Após mudanças, pré-sal pode ter leilão em 2017

André Ramalho,  Rodrigo Polito 

26/02/2016

Aprovado pelo Senado, o fim da operação única da Petrobras no pré-sal abre espaço para a realização de uma nova rodada de partilha a partir de 2017. A Agência Nacional de Petróleo (ANP) tem ao menos quatro áreas no pré-sal já mapeadas para ofertar ao mercado, mas analistas consultados pelo Valor acreditam que seja pouco provável organizar um leilão ainda este ano, por falta de tempo hábil para os trâmites necessários.

O projeto de lei que tira a obrigação da Petrobras de entrar como operadora e com participação mínima de 30% nos ativos leiloados sob o regime de partilha ainda depende da aprovação na Câmara e da sanção da presidente Dilma Rousseff. Depois disso, caberá ao Conselho Nacional de Política Energética (CNPE) convocar a licitação e à ANP selecionar as áreas a serem ofertadas, elaborar o edital e as minutas do contrato de partilha e realizar as audiências públicas para discutir os documentos.

Por isso, segundo o consultor Adriano Pires, diretor do Centro Brasileiro de Infraestrutura (CBIE), talvez seja difícil ter o arcabouço legal preparado para um leilão ainda este ano. "Mas no ano que vem, com certeza dá [para fazer leilão]", comenta o especialista.

Pires acredita que a mudança nas regras do pré-sal cria um ambiente regulatório favorável para um novo leilão de partilha, mesmo diante de um momento de baixa nos preços do barril do petróleo.

O fim da operação única da Petrobras foi bem recebido pelo Instituto Brasileiro do Petróleo, Gás e Biocombustíveis. A nova regra, segundo o IBP, "deverá atrair novos investimentos, imprimir um novo ritmo ao desenvolvimento da província do pré-sal, estimular toda a cadeia de fornecedores da indústria do petróleo, gerando empregos, tributos e renda", se aprovada na Câmara e por Dilma Rousseff.

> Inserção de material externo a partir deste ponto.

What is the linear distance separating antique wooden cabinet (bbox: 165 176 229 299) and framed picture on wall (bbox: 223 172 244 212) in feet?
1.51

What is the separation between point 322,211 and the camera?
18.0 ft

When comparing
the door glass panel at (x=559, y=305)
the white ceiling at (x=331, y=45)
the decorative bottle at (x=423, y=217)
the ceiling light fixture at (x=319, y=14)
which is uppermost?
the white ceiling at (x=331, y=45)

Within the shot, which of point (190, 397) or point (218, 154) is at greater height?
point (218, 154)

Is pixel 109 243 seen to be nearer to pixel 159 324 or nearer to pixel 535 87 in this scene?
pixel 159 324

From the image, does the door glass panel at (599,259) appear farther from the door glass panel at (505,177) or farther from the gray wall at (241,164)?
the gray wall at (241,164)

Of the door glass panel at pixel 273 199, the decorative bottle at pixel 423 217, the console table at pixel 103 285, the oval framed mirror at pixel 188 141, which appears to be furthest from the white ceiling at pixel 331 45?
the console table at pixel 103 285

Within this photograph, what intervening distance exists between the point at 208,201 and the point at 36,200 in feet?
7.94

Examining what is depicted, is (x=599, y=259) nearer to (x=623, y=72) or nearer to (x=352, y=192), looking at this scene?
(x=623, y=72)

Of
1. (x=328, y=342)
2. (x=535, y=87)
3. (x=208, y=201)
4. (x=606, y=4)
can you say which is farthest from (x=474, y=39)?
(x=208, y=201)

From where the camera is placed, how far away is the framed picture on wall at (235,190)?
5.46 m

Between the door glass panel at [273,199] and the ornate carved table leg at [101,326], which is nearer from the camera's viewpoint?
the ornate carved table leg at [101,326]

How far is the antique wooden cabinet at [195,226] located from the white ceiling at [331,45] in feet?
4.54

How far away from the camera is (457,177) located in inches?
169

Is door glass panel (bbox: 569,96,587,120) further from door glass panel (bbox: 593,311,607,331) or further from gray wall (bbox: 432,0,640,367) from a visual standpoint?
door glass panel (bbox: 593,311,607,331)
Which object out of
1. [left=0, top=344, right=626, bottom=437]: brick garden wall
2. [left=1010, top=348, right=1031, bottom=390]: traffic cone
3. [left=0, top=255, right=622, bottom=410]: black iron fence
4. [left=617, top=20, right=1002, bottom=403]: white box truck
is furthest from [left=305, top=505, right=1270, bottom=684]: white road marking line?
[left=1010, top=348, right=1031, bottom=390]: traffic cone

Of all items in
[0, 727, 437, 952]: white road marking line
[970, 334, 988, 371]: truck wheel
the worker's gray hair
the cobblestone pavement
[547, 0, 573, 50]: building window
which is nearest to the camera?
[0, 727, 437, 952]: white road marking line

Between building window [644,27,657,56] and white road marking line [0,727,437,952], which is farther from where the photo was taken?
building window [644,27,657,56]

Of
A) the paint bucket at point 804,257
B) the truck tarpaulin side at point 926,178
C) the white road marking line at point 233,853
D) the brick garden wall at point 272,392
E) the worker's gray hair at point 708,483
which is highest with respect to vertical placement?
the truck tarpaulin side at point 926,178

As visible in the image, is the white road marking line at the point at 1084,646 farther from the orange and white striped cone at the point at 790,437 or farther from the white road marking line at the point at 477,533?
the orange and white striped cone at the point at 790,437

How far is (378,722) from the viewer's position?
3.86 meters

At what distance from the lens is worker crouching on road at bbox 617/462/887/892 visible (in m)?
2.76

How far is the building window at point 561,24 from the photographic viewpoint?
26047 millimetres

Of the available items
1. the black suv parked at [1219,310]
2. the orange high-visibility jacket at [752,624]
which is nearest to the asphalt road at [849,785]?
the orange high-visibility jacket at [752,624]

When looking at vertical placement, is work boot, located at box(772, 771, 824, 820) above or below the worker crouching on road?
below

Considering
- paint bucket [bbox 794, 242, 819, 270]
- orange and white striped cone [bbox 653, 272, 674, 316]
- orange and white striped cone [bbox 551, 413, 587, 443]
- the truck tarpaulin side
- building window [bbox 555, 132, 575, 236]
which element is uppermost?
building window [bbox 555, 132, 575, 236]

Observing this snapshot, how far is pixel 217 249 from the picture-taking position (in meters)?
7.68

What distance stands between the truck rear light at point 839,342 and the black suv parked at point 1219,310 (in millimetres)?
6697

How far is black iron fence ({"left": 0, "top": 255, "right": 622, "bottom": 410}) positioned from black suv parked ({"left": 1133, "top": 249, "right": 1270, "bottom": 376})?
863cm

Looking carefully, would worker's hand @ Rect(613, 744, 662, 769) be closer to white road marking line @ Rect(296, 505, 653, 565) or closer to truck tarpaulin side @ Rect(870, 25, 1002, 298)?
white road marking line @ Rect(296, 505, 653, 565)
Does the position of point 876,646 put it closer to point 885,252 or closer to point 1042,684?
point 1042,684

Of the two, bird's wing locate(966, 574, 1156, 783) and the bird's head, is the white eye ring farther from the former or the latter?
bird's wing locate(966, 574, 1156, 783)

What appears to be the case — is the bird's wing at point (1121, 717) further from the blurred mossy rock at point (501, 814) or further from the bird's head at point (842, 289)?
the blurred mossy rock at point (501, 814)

Especialistas comentam que ainda é cedo para dizer se, diante da baixa dos preços do barril, haveria hoje concorrência pelo pré-sal. Alberto Machado, professor da Fundação Getulio Vargas (FGV), aposta no interesse das estrangeiras, principalmente das estatais chinesas e das grandes multinacionais do setor. Ele lembra ainda que, num momento de enfraquecimento do real, o bônus de assinatura cobrado em leilão ficaria mais barato para as estrangeiras.

"Uma empresa de petróleo trabalha sempre no longo prazo. As empresas precisam de descobertas, porque a taxa de declínio das reservas é de 10% ao ano. Isso é muito importante para as empresas que têm o petróleo como negócio e as estatais de países sem grandes reservas", diz Machado.

Em visita ao Brasil, este mês, o presidente da Shell, Ben van Beurden, sinalizou que a Shell teria interesse em atuar como operadora no pré-sal e disse que o fim da operação única da Petrobras no pré-sal seria vantajosa para o país. "[o assunto] Cabe ao governo brasileiro. Se me perguntar se faz sentido [o fim da operação única], eu diria que faz sentido convidar mais empresas. Não vejo como isso não traria mais vantagens para o Brasil. Traria mais capacidade de investimentos", disse durante o anúncio da conclusão da compra da BG.

O consultor e ex-diretor da ANP David Zylbersztajn lembra que os campos do pré-sal hoje em produção foram leiloados num momento em que os preços também estavam baixos, no início dos anos 2000. Mas ressalva que o interesse no Brasil já não é o mesmo de anos atrás. "O Brasil perdeu a janela de oportunidade quando interrompeu os leilões em 2008. O mundo está cheio de oportunidades. O Brasil hoje compete com México, com o Irã...", avaliou o consultor.

O interesse também depende do perfil das áreas oferecidas. Em road-shows a investidores, representantes da ANP destacam com frequência oportunidades de negócios nas áreas de Pau-Brasil, Peroba, Saturno e Alto de Cabo Frio.

Pau-Brasil, próximo da descoberta de Júpiter, é uma das grandes apostas e, segundo estimativa da Gaffney, Cline & Associates, de 2010, possui entre 700 milhões e 2,3 bilhões de barris 'in-situ' (total de óleo, ainda não comprovado, contido num reservatório). Em Peroba, a estimativa foi de 810 milhões e 3,37 bilhões de barris. Procurada, a ANP informou que "estuda permanentemente as áreas e está sempre pronta a passar para o governo as informações necessárias à realização de rodadas".

 

Valor econômico, v. 16, n. 3951, 26/02/2016. Brasil, p.